Although they run activities all year round, museums are great for the summer holidays because they have a regular schedule of educational activities, geared towards a variety of ages. Science museums are well-known for interactive activities that will give children the opportunity to get stuck in and get their hands dirty, whilst natural history museums offer children the unique opportunity of viewing – and sometimes even handling – natural wonders like fossils.
If you’re looking for a more relaxed museum activity, most will offer resources and plans for self-guided tours and activity packs you can download from the museum website before you visit. These are a great alternative to organised events because they allow you to work through the activities at your own pace and you can customise them as you see fit.
Wildlife flourishes in the summer, with all the creatures born in spring now starting to grow and mature, offering plenty of teaching opportunities where pupils can learn about the life cycle of different creatures. If you’re lucky enough to live close to a national park, they encourage wildlife viewing as an activity so there will be plenty of creatures for children to learn about, along with ready-made activity packs at certain locations.
Zoos also offer a great environment for learning where kids can see exotic creatures they wouldn’t otherwise be able to observe. If you’re heading to a zoo, you can make an activity pack with games like animal bingo, or a themes crossword.
Getting kids in the garden and growing their own plants a great way to teach them about nature and the world around them. Make sure to choose a plant that will grow quickly to keep impatient little gardeners interested, and will be easy to look after.
Not only will gardening encourage children to spend time in the outdoors, but it also helps them learn about the lifecycle of a plant and how the natural world sustains itself.
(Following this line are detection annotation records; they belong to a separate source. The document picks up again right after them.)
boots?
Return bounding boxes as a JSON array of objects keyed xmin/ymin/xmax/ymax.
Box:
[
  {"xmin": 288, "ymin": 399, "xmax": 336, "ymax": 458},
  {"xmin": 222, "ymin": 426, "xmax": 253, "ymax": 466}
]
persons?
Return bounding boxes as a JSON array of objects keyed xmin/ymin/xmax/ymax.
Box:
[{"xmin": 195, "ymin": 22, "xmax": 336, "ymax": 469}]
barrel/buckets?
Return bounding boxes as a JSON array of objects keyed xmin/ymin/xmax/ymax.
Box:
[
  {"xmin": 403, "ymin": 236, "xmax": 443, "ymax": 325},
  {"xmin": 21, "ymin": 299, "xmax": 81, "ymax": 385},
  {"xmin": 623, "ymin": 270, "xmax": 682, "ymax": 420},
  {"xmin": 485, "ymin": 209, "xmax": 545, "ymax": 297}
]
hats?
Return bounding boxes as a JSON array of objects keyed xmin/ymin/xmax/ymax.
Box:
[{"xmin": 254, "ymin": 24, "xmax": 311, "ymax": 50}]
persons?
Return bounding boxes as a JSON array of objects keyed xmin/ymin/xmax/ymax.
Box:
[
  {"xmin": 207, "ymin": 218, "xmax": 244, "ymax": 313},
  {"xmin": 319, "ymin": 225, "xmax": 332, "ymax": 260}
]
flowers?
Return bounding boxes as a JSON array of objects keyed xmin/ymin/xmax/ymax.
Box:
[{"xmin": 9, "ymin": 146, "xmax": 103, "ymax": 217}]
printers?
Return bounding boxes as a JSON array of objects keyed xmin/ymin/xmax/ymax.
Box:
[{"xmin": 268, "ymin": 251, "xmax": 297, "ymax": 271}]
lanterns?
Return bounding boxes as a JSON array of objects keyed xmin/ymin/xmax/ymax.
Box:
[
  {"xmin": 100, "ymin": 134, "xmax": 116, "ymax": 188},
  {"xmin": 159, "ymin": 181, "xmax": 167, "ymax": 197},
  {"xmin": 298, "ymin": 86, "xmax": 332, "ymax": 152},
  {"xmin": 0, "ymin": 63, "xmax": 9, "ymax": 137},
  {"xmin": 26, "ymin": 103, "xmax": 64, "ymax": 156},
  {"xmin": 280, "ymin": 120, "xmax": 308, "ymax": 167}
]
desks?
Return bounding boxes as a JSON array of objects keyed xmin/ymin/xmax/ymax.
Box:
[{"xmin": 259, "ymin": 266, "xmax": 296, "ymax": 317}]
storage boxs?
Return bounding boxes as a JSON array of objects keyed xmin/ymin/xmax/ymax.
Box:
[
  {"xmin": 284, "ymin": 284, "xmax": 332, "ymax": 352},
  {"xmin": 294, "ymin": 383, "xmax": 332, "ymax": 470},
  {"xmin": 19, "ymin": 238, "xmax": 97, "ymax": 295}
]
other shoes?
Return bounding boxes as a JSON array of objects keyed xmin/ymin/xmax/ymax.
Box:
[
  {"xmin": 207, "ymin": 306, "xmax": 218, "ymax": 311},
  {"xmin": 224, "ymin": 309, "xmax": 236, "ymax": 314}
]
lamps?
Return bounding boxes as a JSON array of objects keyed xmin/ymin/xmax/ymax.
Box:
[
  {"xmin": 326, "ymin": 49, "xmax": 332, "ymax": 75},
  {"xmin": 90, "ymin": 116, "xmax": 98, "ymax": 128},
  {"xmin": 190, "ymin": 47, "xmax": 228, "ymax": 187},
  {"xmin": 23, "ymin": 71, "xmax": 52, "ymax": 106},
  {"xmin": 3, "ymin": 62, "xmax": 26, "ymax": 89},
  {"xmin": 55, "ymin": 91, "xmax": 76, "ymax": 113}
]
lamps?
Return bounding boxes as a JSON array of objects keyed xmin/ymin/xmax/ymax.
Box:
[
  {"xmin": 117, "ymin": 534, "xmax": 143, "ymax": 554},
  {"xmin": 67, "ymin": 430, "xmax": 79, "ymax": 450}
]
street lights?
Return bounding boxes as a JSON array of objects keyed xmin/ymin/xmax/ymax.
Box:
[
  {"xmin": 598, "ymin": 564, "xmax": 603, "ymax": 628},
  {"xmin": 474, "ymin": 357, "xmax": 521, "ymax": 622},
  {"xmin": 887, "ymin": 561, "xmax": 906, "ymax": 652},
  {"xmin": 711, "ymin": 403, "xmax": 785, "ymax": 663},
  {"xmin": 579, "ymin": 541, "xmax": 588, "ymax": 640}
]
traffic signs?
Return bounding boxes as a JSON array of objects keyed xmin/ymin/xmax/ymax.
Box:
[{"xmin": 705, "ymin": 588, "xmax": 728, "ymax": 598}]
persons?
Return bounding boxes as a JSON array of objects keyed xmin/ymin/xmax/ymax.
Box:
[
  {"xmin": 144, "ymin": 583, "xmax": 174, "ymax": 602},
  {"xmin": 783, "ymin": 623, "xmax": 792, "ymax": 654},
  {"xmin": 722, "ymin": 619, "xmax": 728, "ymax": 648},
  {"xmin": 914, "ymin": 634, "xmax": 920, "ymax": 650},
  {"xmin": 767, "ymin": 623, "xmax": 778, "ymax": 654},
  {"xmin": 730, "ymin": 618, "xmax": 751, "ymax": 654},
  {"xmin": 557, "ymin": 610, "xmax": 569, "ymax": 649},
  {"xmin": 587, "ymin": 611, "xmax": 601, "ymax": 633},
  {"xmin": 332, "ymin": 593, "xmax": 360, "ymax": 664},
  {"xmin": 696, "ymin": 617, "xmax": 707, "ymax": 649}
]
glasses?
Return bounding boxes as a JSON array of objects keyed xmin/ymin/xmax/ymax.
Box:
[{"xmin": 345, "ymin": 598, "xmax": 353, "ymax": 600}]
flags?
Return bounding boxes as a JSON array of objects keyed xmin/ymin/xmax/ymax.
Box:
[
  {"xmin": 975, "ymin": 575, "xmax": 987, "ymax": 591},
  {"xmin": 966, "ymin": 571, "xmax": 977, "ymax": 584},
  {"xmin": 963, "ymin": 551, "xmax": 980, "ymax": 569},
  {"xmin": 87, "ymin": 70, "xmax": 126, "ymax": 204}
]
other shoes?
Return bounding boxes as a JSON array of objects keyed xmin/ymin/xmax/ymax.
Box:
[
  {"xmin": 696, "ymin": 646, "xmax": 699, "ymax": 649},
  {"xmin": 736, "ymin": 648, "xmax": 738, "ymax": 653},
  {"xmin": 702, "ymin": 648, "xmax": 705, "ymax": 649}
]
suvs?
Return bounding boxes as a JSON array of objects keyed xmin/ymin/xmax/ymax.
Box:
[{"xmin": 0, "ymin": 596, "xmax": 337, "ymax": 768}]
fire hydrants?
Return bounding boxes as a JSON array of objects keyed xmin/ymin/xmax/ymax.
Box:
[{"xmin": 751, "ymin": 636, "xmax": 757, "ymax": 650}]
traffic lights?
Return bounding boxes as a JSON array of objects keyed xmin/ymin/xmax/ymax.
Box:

Older children can keep a scientific logbook to track the progress of their plant’s growth, teaching them scientific observation and data gathering skills.
Scavenger hunts are great for hands-on learning and are easily customisable for different ages and abilities. They encourage children to explore the outdoors and get active, making them the perfect educational activity for the summer months when children can run around without the danger of catching a cold. Scavenger hunts also teach children problem-solving skills and can be used to encourage teamwork if you have more than one player.
Literacy and Numeracy
Although intense learning should take a backseat in the summer, practicing literacy and numeracy skills over the summer break is crucial to maintaining a steady development. It also means that children won’t have forgotten everything they learnt earlier in the year once they get back into the classroom in September.
Incorporating literacy and numeracy activities over the summer break will ensure that children maintain the same levels they finished the educational year with, or in some cases have even advanced. There are plenty of educational resources on the internet to help you organise literacy and numeracy based games and activities, both indoors and outside.